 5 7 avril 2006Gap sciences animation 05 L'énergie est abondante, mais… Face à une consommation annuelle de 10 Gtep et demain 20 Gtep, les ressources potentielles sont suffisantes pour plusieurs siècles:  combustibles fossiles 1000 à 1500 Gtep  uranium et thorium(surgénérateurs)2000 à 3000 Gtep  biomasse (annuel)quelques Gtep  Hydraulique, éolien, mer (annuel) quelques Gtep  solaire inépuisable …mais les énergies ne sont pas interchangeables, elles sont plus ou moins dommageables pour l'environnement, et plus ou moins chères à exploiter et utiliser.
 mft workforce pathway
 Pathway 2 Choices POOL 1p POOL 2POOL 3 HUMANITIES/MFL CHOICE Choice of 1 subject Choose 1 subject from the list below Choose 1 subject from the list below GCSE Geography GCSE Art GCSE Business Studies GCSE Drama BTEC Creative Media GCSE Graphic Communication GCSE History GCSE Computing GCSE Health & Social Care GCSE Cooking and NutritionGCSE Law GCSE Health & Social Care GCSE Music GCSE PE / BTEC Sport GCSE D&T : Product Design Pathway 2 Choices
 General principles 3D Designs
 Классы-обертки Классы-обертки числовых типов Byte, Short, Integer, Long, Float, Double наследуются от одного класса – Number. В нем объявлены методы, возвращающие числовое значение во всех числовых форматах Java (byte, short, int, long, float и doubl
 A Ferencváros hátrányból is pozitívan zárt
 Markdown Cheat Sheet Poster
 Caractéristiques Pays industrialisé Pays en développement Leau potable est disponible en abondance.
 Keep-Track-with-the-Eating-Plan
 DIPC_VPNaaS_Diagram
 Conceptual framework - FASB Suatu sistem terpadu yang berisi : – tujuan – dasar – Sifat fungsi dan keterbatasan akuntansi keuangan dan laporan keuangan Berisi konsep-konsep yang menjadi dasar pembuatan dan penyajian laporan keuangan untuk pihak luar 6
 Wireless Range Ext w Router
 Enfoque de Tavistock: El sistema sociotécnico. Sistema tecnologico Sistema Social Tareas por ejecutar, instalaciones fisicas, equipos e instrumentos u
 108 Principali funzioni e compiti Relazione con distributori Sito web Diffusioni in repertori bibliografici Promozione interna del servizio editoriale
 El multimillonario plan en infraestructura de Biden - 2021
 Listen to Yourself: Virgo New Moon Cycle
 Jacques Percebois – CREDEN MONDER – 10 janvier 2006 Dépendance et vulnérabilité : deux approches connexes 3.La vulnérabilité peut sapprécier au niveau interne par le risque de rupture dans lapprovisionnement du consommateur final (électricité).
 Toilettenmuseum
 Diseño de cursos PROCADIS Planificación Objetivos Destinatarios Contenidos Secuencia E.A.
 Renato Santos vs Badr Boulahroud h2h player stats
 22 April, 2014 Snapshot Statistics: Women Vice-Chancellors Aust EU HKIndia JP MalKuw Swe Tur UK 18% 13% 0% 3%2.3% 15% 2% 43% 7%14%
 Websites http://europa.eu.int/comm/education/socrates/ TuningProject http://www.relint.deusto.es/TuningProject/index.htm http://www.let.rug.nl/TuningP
- - - -
● Problem description
With the line holding "mft workforce pathway" as the first and the line holding "General principles 3D Designs" as the last, please transcribe exactly the lines of the material above in that range and nothing else.

● Response
 mft workforce pathway
 Pathway 2 Choices POOL 1p POOL 2POOL 3 HUMANITIES/MFL CHOICE Choice of 1 subject Choose 1 subject from the list below Choose 1 subject from the list below GCSE Geography GCSE Art GCSE Business Studies GCSE Drama BTEC Creative Media GCSE Graphic Communication GCSE History GCSE Computing GCSE Health & Social Care GCSE Cooking and NutritionGCSE Law GCSE Health & Social Care GCSE Music GCSE PE / BTEC Sport GCSE D&T : Product Design Pathway 2 Choices
 General principles 3D Designs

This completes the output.